Improvements in real economic activity are present and visible in the reduction of the pace of job losses, in the improvement in indicators of manufacturing activity, in the stabilization of housing starts and in the improvement of financial conditions. However, RGE Monitor does not yet see signs of a strong and sustainable recovery.
Job Losses Outpace GDP Decline
Roubini's RGE Monutor says labor market conditions are still quite dire, more than 3.4 million jobs have been lost in 2009 and about 6.5 million have been lost since the beginning of the recession. Compare this with the 2.5 million jobs lost in the recession of 2001; 1.5 million lost in the recession of the early 1990s; 3 million in the one of the early 1980s; 2.2 million in the one of the 1970s. The pace of job losses has fallen from the 600K plus per month registered between December and March 2009 to about 350K in May and 467K in June; the average monthly job losses in this recession is now at about 360K. While the recent slowing of losses is a positive development, we have to put this in perspective: in previous post-war recessions, average monthly job losses have ranged between 150 thousand and 260 thousand. Moreover, average weekly hours in private nonfarm payrolls are at the lowest since 1964, as employers have cut employees’ hours. Job openings and turnover openings continue to fall and are at the lowest levels since 2000, indicating continued weakness in the economy.
US broker Alliance Bernstein'seconomist Joseph Carson said last week in a research note, that job losses in prior downturns have been roughly proportional to the decline in gross domestic product. But in the current recession, the proportion of jobs lost is running about a third greater than the drop in real GDP.
The correlation between GDP growth and unemployment is called Okun’s Law, after the late economist Arthur Okun who published research on it it in the 1960s.

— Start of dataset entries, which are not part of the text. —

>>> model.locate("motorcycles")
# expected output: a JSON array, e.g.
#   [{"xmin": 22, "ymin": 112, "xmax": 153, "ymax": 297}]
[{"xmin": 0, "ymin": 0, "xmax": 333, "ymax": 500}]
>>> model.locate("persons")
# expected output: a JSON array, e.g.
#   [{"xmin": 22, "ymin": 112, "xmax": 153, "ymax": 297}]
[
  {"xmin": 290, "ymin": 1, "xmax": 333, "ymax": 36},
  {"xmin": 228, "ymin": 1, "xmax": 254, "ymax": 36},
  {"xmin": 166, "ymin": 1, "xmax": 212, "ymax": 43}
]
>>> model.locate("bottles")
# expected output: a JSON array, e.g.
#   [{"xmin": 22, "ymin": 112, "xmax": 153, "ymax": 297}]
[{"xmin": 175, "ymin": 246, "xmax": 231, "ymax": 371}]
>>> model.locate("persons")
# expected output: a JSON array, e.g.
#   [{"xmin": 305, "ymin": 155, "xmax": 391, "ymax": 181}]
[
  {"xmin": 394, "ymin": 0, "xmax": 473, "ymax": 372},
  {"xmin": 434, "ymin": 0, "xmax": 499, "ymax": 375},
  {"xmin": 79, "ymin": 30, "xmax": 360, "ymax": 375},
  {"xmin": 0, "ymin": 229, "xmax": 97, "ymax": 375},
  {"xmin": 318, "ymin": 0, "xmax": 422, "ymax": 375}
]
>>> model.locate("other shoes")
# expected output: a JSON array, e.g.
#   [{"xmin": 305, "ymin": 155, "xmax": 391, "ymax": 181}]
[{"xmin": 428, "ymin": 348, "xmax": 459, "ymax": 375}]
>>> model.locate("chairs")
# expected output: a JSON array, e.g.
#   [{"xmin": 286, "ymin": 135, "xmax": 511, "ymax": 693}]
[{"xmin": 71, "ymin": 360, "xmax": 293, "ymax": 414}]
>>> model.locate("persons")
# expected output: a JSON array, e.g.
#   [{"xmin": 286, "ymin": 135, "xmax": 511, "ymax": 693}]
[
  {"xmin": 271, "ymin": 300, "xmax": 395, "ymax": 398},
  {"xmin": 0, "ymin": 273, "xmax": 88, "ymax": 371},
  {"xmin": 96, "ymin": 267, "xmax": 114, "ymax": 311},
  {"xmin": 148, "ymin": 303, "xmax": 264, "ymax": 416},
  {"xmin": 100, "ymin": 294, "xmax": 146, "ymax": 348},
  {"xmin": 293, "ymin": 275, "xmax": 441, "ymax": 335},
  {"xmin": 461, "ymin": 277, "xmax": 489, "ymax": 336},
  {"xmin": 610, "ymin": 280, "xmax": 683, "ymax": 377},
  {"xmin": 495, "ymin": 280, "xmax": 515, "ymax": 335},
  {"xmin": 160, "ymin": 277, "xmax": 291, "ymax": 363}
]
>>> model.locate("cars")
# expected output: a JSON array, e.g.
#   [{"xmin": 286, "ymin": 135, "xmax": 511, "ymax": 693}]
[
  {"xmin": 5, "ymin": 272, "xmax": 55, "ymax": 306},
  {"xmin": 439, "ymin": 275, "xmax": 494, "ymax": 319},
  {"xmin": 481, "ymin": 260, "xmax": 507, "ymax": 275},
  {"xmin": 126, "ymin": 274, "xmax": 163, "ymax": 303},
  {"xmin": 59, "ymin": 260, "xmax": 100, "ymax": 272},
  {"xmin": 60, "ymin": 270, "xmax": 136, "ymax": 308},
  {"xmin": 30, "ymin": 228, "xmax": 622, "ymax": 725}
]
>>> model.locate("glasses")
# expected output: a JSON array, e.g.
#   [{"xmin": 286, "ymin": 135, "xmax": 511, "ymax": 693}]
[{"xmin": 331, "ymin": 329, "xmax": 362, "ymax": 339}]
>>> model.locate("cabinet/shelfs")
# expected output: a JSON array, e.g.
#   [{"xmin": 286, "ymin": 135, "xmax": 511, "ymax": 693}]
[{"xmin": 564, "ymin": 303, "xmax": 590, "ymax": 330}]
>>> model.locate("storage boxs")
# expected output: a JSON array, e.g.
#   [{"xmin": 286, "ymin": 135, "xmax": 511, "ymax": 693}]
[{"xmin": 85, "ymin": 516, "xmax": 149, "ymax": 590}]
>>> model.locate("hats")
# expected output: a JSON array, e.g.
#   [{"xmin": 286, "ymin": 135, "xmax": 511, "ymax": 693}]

The numerical relationship that Okun estimated - - and other economists have since refined - - has broken down. The original estimate suggested about a 3% decline in GDP for every 1% increase in unemployment. Fed chairman Ben Bernanke and fellow economist Andrew Abel, suggested about a 2% decrease in output for every 1% increase in unemployment.
Carson said in his note that about 40% of the spike in the unemployment rate in the early 1980s came from new entrants to the workforce who couldn’t immediately find jobs. Now, only 25% of the increase in joblessness is due to new entrants. The rest is from job loss.
The other side of the coin: this downturn apparently has yielded “unprecedented gains” in productivity. “Improved productivity levels reflect an extremely lean corporate sector that should be capable of generating profit growth at much lower levels of GDP growth than in the past,” Carson wrote.“By improving productivity during a recession, companies may even be able to generate extraordinarily strong and sustained productivity and profit gains when the economy reverts to more normal levels of activity. In time, a recovery in corporate profits will generate the need for additional labor.”